Pest of the Month: White Footed Ants

GNPS POM White Footed AntOften mistaken by homeowners as one of species of ‘Crazy Ants,’ no one’s quite sure how the White Footed Ant arrived in Florida, Georgia, South Carolina and Louisiana, as well as the East Indies, but they were first identified at a tree nursery near Miami in 1986.

The Technomyrmex albipes quickly spread across Florida like they had across Japan and Indonesia 125 years earlier. They measure 2-3 millimeters long and are shades of dark brown and black. They are best separated from other ants by their pale yellow to white feet, hence the name.

Are they a problem?

White footed ants don’t bite or sting and in fact have only one defense against extinction: reproduction. It may sound funny, but it’s no joke – unlike most ant species, almost half of the white footed ant colony are reproductive females. That’s between 4,000 and a million and a half potentially pregnant ants at any time.

White footed ants also spread more readily than other ant species. Between July and August, a small percentage of winged males and females do a mating flight, copulating in mid-air, then landing and starting a new colony. The colonies also spread by budding, where a group of non-flying nestmates will set out on a road trip to found a new colony.

Why are they so annoying?

White footed ants are not known to cause any structural damage, and as mentioned earlier, they don’t bite or sting. They’re just very annoying to homeowners as they seek out sweet foods and once they’ve established themselves in an area, are difficult to get rid of.
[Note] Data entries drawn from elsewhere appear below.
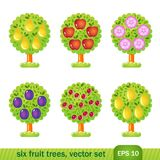 Six fruit trees Stock Photos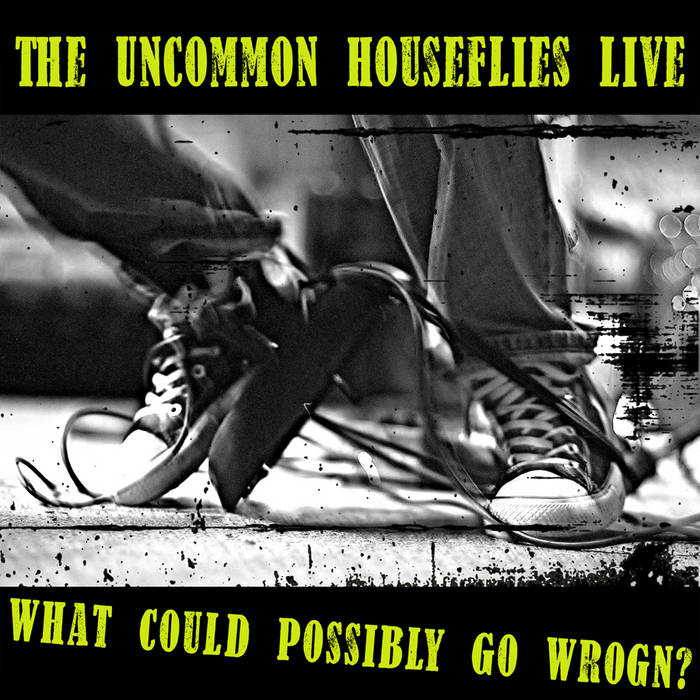 The Uncommon Houseflies Live: What Could Possibly Go Wrogn? cover art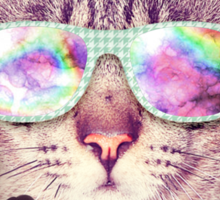 Hipster Cat With Glasses (Trippy Eye) Sticker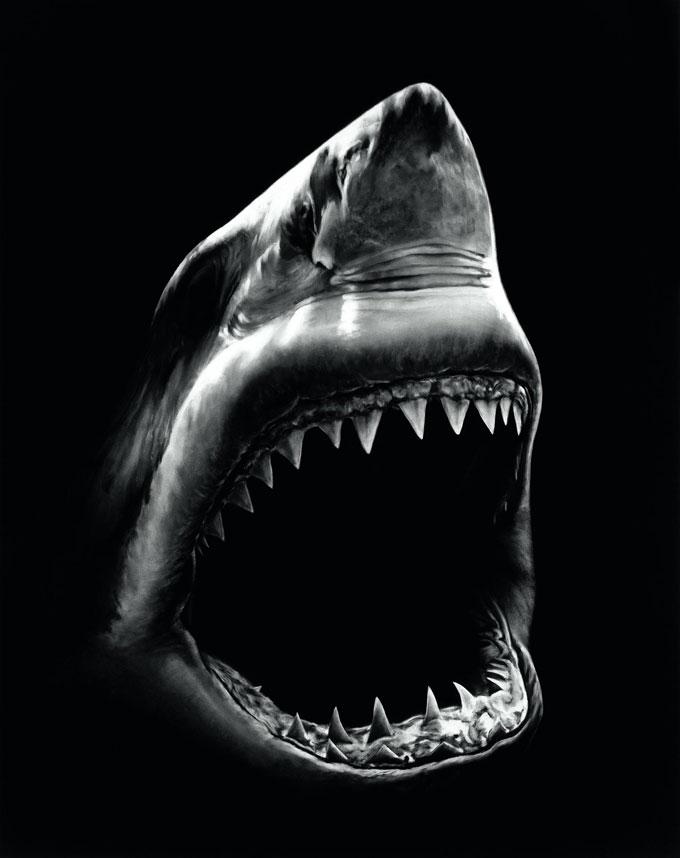 Портрет белой акулы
When not dining in your sugar bowl, White footed ants tend to go foraging along branches and trunks of trees and shrubs that have nectars and/or sap-sucking insects that produce honeydew. Once a food source is located, pheromone trails are laid down, which is why you often see lines of the ants moving back and forth between food sources. And yes, into your home.

Unlike most ant species, the foragers don’t carry food back to the colony, regurgitate it or share it with others. Despite being non-fertile, these foraging ants lay what are called ‘trophic eggs,’ which the young and the fertile feed on. This method of food production also protects the colony from toxic ant baits, as only the ants eating the bait perish. Even if they survive to lay trophic eggs, the poison isn’t handed down. Oh, and White footed ants are very good at detecting and re-routing around chemical insecticides.

Where do they live?

Technomyrmex albipes – also sometimes classified as Technomyrmex difficilis – nests in trees and bushes, tree holes, under palm fronds, in loose mulch, under debris, in rain gutters, wall voids, and attics. Also, they tend to nest outside more often than inside.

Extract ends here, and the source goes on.